La mayoría de nuestros escritores son blancos, nuestros profesores son blancos, las autoridades son blancas…

O como ocurre en nuestros países, son blancos o son mestizos. Y escribimos para ellos. Para ser criticados por ellos. Para ser premiados por ellos. Para ser etiquetados por ellos.

Hace unas semanas, un escritor joven me contó en un correo que aspira seriamente a ser el mejor de su generación. La promesa daba miedo. La industria editorial etiqueta a los autores como a juguetes de supermercado:

El mejor escritor de su generación

La mejor escritora latinoamericana

El escritor más maldito

La escritora más secreta

La literatura vista así parece una competencia de espermatozoides donde todos queremos llegar a las mismas metas; o acaso el torneo de fútbol donde los autores nos disputamos el botín de oro. Los premios y festivales literarios alientan ese mito del «mejor escritor», y la idea de que la literatura es un Olimpo donde solo se mueven los dioses que ganaron el Nobel y los semidioses que aspiran a él. El Olimpo es real, es decir, una metáfora del elitismo de la industria: los “mejores escritores” solo alternan con quienes han hecho méritos suficientes para estar con ellos. En cuanto ganan un laurel, muchos autores se elevan como ángeles por los aires. Y pierden contacto con la tierra. Perdemos. Eso quiero decir.

LISTA DE TAREAS ->
[A] Indica si cada afirmación coincide con el texto sobre la industria literaria y justifica cada respuesta con las palabras exactas del texto. (i) Un escritor joven contó por correo que aspira a ser el mejor de su generación. (ii) Los premios y festivales literarios combaten el mito del «mejor escritor». (iii) El Olimpo se presenta como una invención sin relación con la industria.
[B] Por favor, continúa el texto sobre la industria literaria a partir de su última frase.

DATOS ->
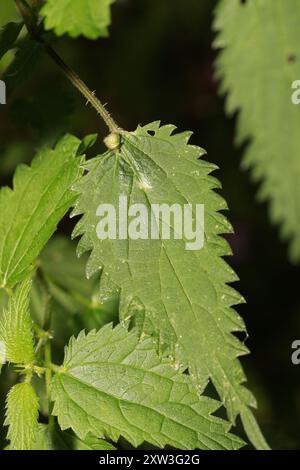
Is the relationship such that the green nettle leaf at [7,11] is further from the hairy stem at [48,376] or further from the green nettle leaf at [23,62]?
the hairy stem at [48,376]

RESPUESTAS DADAS ->
[A]
(i) Sí: «un escritor joven me contó en un correo que aspira seriamente a ser el mejor de su generación».
(ii) No: «Los premios y festivales literarios alientan ese mito del «mejor escritor»».
(iii) No: «El Olimpo es real, es decir, una metáfora del elitismo de la industria».

[B]
Qué aburrido, ¿no? La literatura no siempre parece un terreno libre para explorar distintos territorios reales o imaginarios, sino un campeonato donde los escritores peleamos unos con otros para obtener etiquetas de edición limitada. A la industria le encantan las etiquetas. Poner «el mejor de su generación» en la biografía del autor, vende. Poner «ganador del premio» en la funda del libro, vende. Para vender más tienes que haber hecho más, no solo en la escritura, sino fuera de ella. Ejemplos para dummies: 1) Enviar tu libro a un concurso y ganarlo. 2) Tener la suerte de que un agente quiera representarte. 3) Tener el privilegio de que tu mejor amigo sea ahora ese editor importante. 4) Cenar con los «mejores» y tomarte un selfie para que su luz te irradie. Nada de esto es literatura pero así funciona la literatura. El que no juega con esas reglas pierde o se pierde. Y el que ni siquiera sabe que esas reglas existen, pobre, a ese tenemos que despertarlo.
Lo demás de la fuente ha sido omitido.